_About this task_: In the calf-feeding text, list every term on the right-hand side of the model equation, each with what it stands for.

_Document segment_:
· · ·

The data on intake, average daily gain, measures of body growth and blood parameters were analyzed as repeated measures using the PROC MIXED of the SAS, by the model: Yijk = μ + Ti + Aij +Ik + TIik + Eijk, where: Yijk = dependent variable; μ = general constant; Ti = treatment effect; Aij= random animal effect (error term to treatment); Ik = age effect; TIik = treatment × age interaction effect; Eijk = random error.
The best covariance structure was identified from different covariance structures by comparing the AICC statistic (Akaike Information Criteria Corrected). Because ARMA1.1 presented the best convergence information criteria, it was chosen as the covariance structure to analyze all data. Differences were considered significant at P<0.05 unless otherwise stated.
Fecal scores were analyzed by the nonparametric test using the Proc PAR1WAY of SAS software (Statistical Analysis System, version 5). Treatment comparisons were done by the Wilcoxon score and Kruskal-Wallis tests.
Results and Discussion
Starter diet intake was not affected by treatments (P>0.05) and no interaction of treatment and age was detected (P>0.05) (Table 2). However, significant effects of age (P<0.01) were observed, with increases in the starter intake with advancing age.
The absence of significant effects for the addition of mannan-oligosaccharides in the diet of calves during the pre-weaning period was also observed in other studies (Sandi & Mülbach, 2001; Hill et al., 2009). However, these authors observed values numerically higher for starter intake for the calves supplemented with mannanoligosaccharides, likewise in the present study. Heinrichs et al. (2003) observed a significant effect (P<0.05) in the sixth week of age, with higher starter intake regarding the initial group of animals that received the additive, when compared with the control diet.
In other studies, the provisions of mannanoligosaccharides during the pre-weaning period was done only with the inclusion of this additive in milk replacer. However, in this study, it was observed that the administration of mannan-oligosaccharides added to starter showed results similar to the administration by milk replacer, indicating the feasibility of this route of delivery. Although no significant difference was observed for the average of total the period of starter intake, the mannan-oligosaccharides added to starter group was higher than regarding other treatments, especially when compared with the control group (Figure 1). After weaning, the similarity observed can be explained by the limited supply of original starter (2 kg/d).

· · ·

_Data excerpts_:
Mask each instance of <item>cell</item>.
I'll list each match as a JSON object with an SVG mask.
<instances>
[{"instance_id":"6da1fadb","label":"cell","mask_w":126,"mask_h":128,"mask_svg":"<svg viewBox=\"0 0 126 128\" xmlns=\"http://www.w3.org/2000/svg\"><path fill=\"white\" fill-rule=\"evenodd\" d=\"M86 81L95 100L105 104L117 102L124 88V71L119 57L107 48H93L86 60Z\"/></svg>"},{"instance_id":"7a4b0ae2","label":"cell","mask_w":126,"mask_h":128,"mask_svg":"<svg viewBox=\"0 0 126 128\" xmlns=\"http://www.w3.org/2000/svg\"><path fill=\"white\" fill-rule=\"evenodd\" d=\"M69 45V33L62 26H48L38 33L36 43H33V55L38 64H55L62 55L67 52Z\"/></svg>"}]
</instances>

· · ·

_Answer section_:
μ: general constant
Ti: treatment effect
Aij: random animal effect (error term to treatment)
Ik: age effect
TIik: treatment × age interaction effect
Eijk: random error